How to Use a Spline Roller

A Phifer brand screen installation tool has a concave and a convex roller, one on each end

Home Depot

Installing a new screen on a door or window requires a special tool called a spline roller. When making repairs to screens, this tool is used to install the vinyl cord, or spline, that secures the screen inside the channel of the screen frame. Spline rollers are sometimes called screen installation tools or screen rolling tools, and these handy tools are used to repair metal-frame screens, screen doors, and window screens. Keep in mind that spline rollers cannot be used to repair wooden frame screens. While this tool may only serve one purpose, it's an essential component for completing screen installations—and it makes the job much easier.

What Is a Spline Roller?

A spline roller is a tool made for screen installation that rolls spline into its channel to hold the screen in place. Spline rollers use a rolling wheel that fits over the spline to press it down.

Parts of a Spline Roller

A standard spline roller consists of a wooden handle with a metal wheel on each end. The wheels appear identical at a glance, but close inspection reveals that one has a thin edge grooved outward (this is the convex wheel) and the other has an inward-grooved edge (this is the concave wheel).

The convex wheel is only used when installing metal screens. This pushes the new screen into the channel of the screen frame before you install the spline, pre-shaping the screen inside the channel so the spline will go inside willingly. The concave wheel is used to press the spline—with the screen beneath it—into the channel. With a fiberglass screen, you can do this in one motion; no pre-shaping is necessary.

What Spline to Use

Spline comes in several different diameters, from 9/64 (0.14) inch to 7/32 (0.21) inch. If the replacement screen is the same type as the old material, use the same spline size as the original. If the new screen is thicker than the old screen, choose one size smaller for the spline. It's helpful to bring a piece of your old spline to the hardware store with you to compare different sizes until you find the right option.


Some people suggest using pizza cutters or screwdrivers instead of spline rollers to repair screens. Not only can these leave frustrating holes in your spline or screen, but they won't install it evenly—and pizza cutters can even cut your fingers when they slip off the spline.

How to Use a Spline Roller

If you're repairing the screen on a sliding door, you'll need to remove the screen door before replacing the screen and spline. Always cut the new screen to size first, leaving it a few inches larger than the frame.

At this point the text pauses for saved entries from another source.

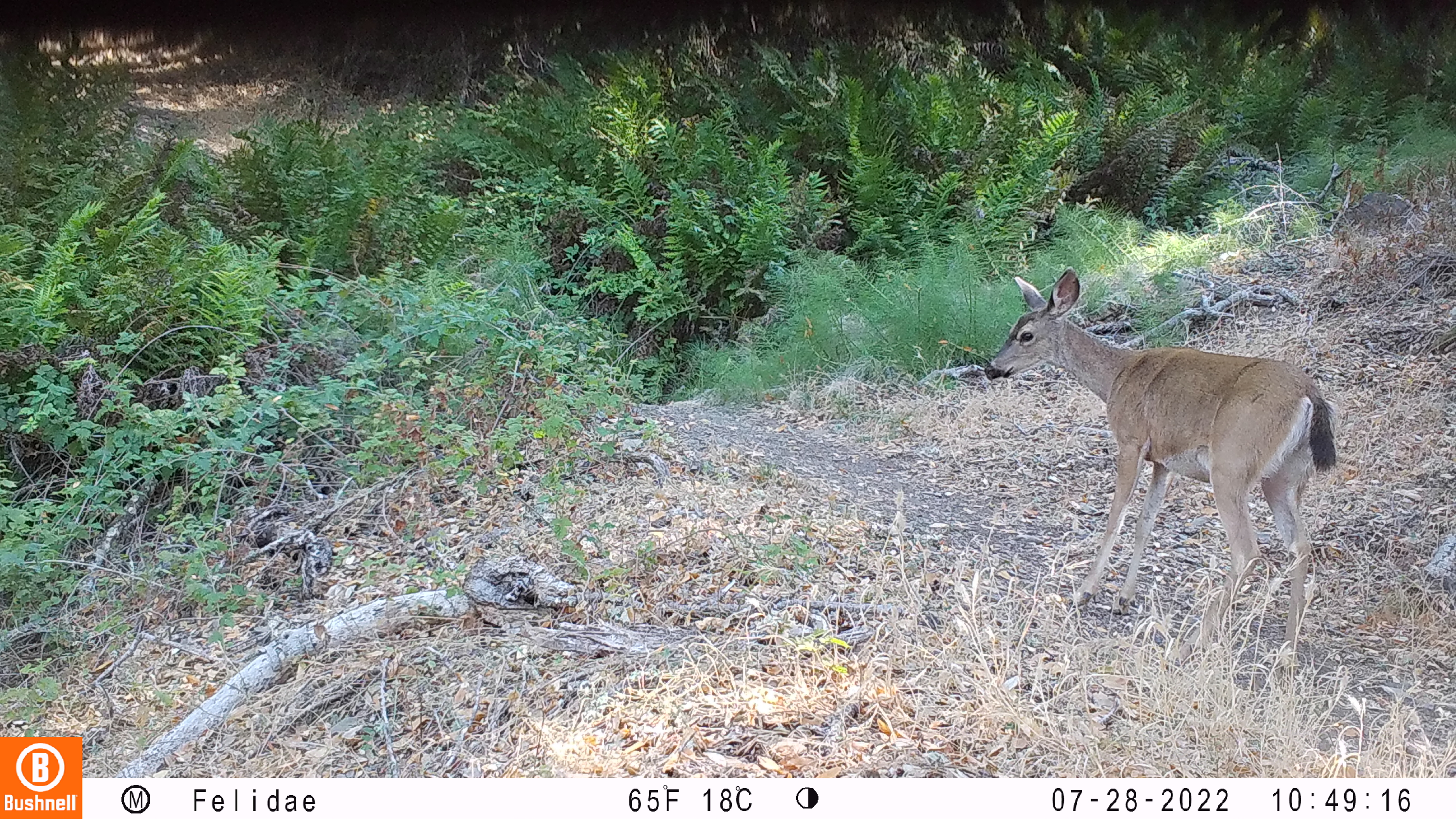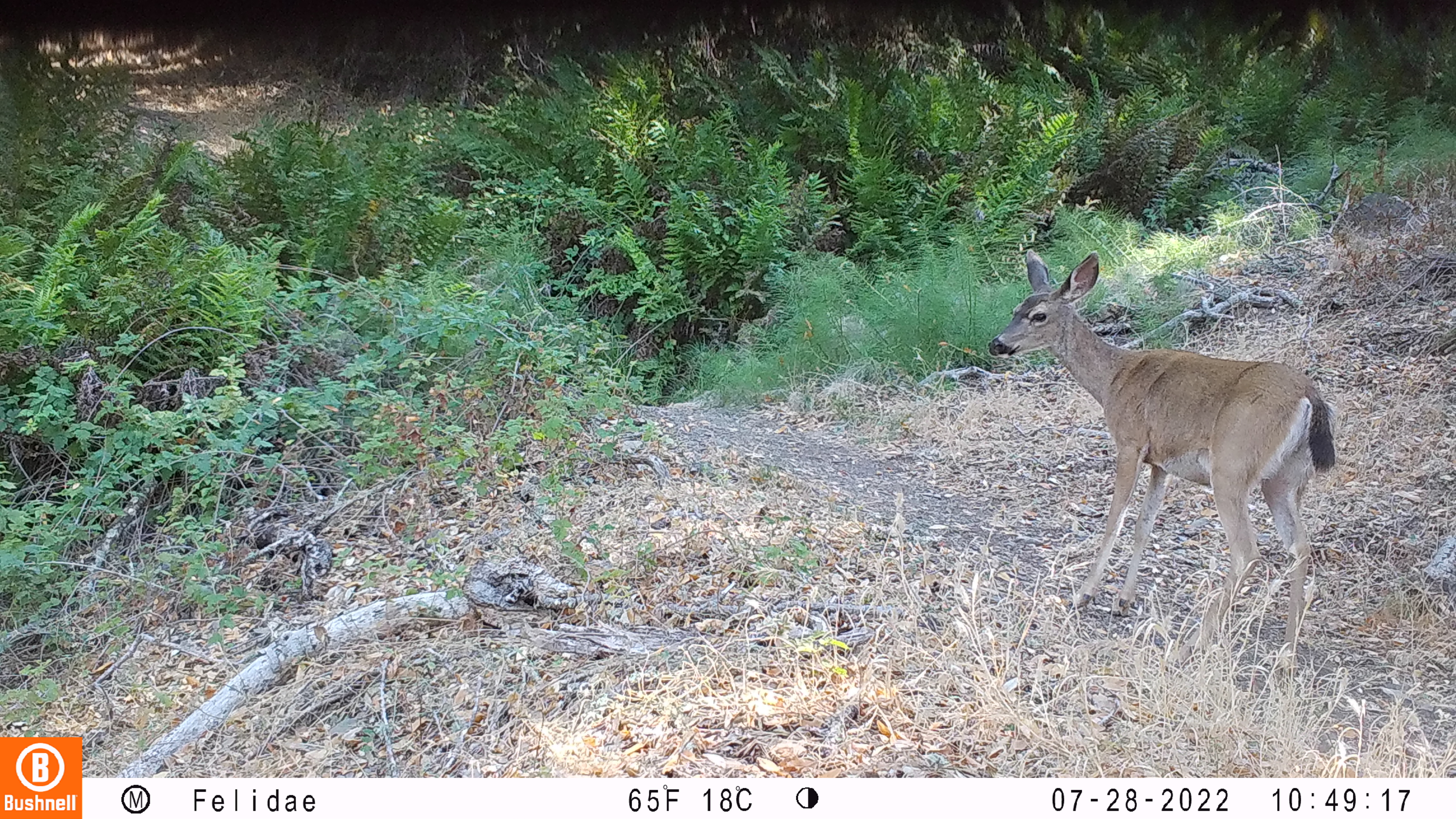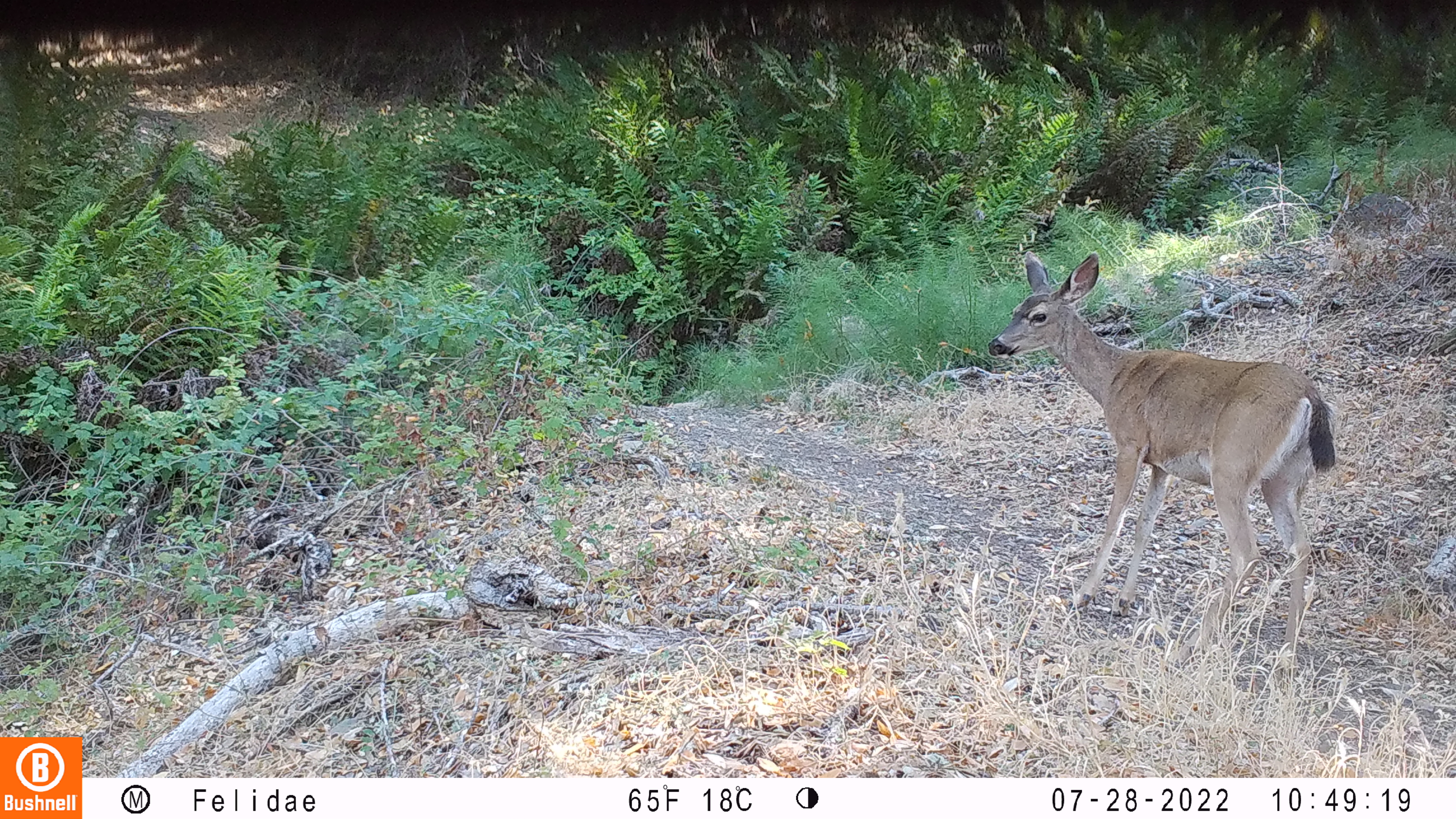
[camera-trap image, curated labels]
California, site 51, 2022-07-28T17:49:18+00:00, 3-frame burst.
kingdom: Animalia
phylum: Chordata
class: Mammalia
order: Artiodactyla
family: Cervidae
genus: Odocoileus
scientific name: Odocoileus hemionus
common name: mule deer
Mule deer (Odocoileus hemionus).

If you're using a metal screen, it's important to pre-fit the screen into the frame channels before adding spline (this step is not necessary for a fiberglass screen). Lay your metal screen over the door or window frame and use the convex wheel of your spline roller to press the metal screen inside. Once your screen is prepared, it's time to install the spline as you would with fiberglass screen in the steps below.

  1. Start With One Corner

    Lay your fiberglass screen over the door or window frame, then begin installing spline on top to secure it inside. Starting at one corner, press the end of the spline into its channel, using the concave (inward-grooved) wheel of the spline roller.


    Don't cut the spline to fit each side—you can use the entire bundle of spline in one piece around the frame, then trim any extra when you're done.

  2. Roll the Spline

    Move the roller along the spline, forcing the screen and spline into the frame channel. As you go, you can tug gently on the edge of the loose screen (ahead of the roller), so it stays flat, but do not pull it tight; the action of pushing the screen into the channel will tighten it as you move around the frame. Move the roller with short strokes, going in one direction. Try not to go back and forth.

  3. Use a Screwdriver for Corners

    Bend the spline around each corner as you reach them and press the spline into corners, as needed, with a small screwdriver. Be careful not to cut through the screen with the screwdriver. Only touch the screwdriver to the spline itself to avoid making holes in your new screen.

  4. Finish Each Side

    Work your way around the frame in one direction to finish each additional side of your screen. Continue gently holding the loose screen tight, but remember that the spline will tighten it to a degree on its own.

  5. Trim Additional Materials

    When you reach the starting corner, cut the excess spline with scissors or a utility knife and press the end into the channel. Trim the extra screen to make it flush with the outside of the spline.

Keeping Spline Rollers Clean

Since spline rollers are rarely used in most households, their wheels can develop buildup from being stored in toolboxes or drawers that collect dust. If your spline roller's wheels begin to stick, simply rinse it off and wipe it down with water or a degreaser like WD-40. When using water, dry metal wheels afterward to prevent rust.

When to Replace Your Spline Roller

Some spline rollers have plastic wheels that can become cracked or damaged over time. Once one of the wheels is cracked, the tool will not function properly. Thankfully, spline rollers are typically affordable, and a new tool can be purchased at most hardware stores.